Pathological obsession with America
Whenever there is a crisis in the region, Arabs look to America as the mother nation that should rush to their rescue. On the other hand, the same Arabs rather audaciously and ruthlessly judge the American performance if it fails to produce an anticipated outcome. When it comes to the Arab world, America is doomed whether it intervenes fully as it did in Iraq, partially as in Libya, or marginally as in Syria. One can only imagine the endless number of conflicting messages from various Arab countries, and their lobbies in Washington. It is perhaps not surprising that the Obama administration has lost faith in all its Arab partners.
The Arabic media
For the past six years, Arabic news channels, particularly Al-Jazeera Al-Arabiya, and al-Mayadeen have topped the Syrian misery with a hefty dose of nostalgia, spin, and a whitewashing of mistakes. Facts have been intertwined with fiction, sliding objectivity to a record low. Knowing the facts on the ground has become an impossible task. Moreover, social media, once dubbed the voices of the Arab Spring have become tools to compound the war of misinformation and spin. Even the most intellectual Arabs have joined the tribal and misinformation war.
In the end, the Syrian revolution failed because Syria’s Arab patrons were never democrats or patrons of democracy. They only brought to Syria what they had mastered for decades____ disingenuous support and cynical manipulation.
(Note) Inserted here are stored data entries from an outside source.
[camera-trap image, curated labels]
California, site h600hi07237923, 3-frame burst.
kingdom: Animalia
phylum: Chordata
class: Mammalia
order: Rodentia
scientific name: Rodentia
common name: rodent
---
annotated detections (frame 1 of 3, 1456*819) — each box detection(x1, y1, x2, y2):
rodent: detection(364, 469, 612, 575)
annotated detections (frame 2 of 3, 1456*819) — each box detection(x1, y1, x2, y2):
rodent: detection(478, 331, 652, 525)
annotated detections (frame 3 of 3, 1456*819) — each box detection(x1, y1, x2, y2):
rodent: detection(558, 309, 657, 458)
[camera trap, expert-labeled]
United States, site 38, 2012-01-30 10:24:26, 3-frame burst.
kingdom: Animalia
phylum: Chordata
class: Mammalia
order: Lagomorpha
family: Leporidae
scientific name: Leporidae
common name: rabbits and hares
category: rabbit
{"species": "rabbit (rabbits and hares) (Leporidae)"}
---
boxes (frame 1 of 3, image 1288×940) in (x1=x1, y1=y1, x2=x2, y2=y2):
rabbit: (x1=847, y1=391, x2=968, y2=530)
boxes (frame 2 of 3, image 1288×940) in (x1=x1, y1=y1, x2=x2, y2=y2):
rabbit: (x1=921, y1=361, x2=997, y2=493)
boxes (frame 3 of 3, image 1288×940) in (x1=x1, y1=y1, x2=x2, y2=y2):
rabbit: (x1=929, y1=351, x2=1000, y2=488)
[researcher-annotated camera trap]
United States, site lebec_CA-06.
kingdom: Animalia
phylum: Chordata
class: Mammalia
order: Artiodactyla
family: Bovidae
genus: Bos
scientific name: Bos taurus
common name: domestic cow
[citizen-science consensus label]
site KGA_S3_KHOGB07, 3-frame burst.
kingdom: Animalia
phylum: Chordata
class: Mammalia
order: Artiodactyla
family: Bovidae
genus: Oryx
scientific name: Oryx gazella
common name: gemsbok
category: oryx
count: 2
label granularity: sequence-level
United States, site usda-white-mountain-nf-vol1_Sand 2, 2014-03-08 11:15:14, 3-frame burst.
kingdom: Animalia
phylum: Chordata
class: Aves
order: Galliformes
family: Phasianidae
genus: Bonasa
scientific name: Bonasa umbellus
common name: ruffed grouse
2017 may bring many familiar themes to Syria, such as a “long-term lull,” “aid to refugees,” and even the “right of return.” Yes, for anyone who followed the Palestinian conflict, those slogans are eerily familiar. The Arabs’ handling of their regional crises has been unsurprisingly similar. Arabs excel at compounding their own misery and turning their conflicts into Gordian knots, impossible to disentangle. As a result, their journey into the modern era can be summed up as a trail of “Nakbas” or disasters that have presaged an era of insoluble and chronic political chaos and human destruction. Syria is a living example.